スリーエフ(7544)の銘柄紹介 ― 割安なコンビニ銘柄は投資対象になるか?

こんにちは、しーげる(@siegelist1)です。

ネットネット株の1つにスリーエフ(7544)という東証2部上場銘柄があります。

スリーエフは、ローソンと提携するコンビニエンスストアを営む企業であり、個人的に投資を控える不動産・金融業銘柄ではありません。

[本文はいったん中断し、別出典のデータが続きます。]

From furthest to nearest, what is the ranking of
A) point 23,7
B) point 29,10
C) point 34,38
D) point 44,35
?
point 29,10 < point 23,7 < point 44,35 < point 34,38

スリーエフは、ネットネット株投資家として、保有し得る銘柄なのでしょうか?

①割安性・②収益性・③財務トレンド・④下方リスク・⑤テクニカル指標という5本のモノサシを使って、分析してみます。

スリーエフの割安性:

流動資産の内訳を見ると、現預金が93%を占めており、非常に安定的です。

一方、負債では、有利子負債がありません。

流動資産から総負債を除いたNCAV(正味流動資産)は35.1億円です。総負債の額も少なめです。

※単位:百万円

時価総額をNCAVで割ったネットネット株指数(P/NCAV)は0.63になり、割安なネットネット株に該当します。

スリーエフの収益性:

まず、売上高は、見事な右肩下がりになっています。

※単位:百万円

当期純利益については、過去13年間に7回の最終赤字を計上しています。

※単位:百万円

過去10年間の平均ROEは-17.9で、全く収益性のない企業です。

スリーエフの財務トレンド:

スリーエフの財務トレンドはどのようなものでしょうか?

まず、BPS(一株当たり純資産)は、2008年以降、大きく毀損しています。

単位:円

NCAVは2018年以降、流動資産が負債を上回り、正転しています。

下図は2016年以降のネットネット株指数の推移を示したものです。

2021年以降、ネットネット株化しており、2016年夏以降で最も割安な水準です。

スリーエフの下方リスク:

有利子負債はなく流動比率は710.9%であり、財務的な不安はありません。

スリーエフのテクニカル指標:

株価は過去10年の最安値水準に近接しており、テクニカル指標的にも過熱感はありません。

まとめ:

銘柄評価
割安性
(4.0)
収益力
(1.0)
財務トレンド
(1.0)
下方リスク
(4.0)
テクニカル指標
(3.0)
総合評価
(1.0)

ネットネット株指数は0.63でありネットネット株に該当します。

財務的にも安定しており、テクニカル指標的にも過熱感はありません。

しかし、ROEが極端に低くBPSは著しく毀損しています。

急騰する可能性はありますが、他にも健全なネットネット株は多くあるので、私個人としては購入対象にならない銘柄です。

今回もお読みくださり、どうもありがとうございました。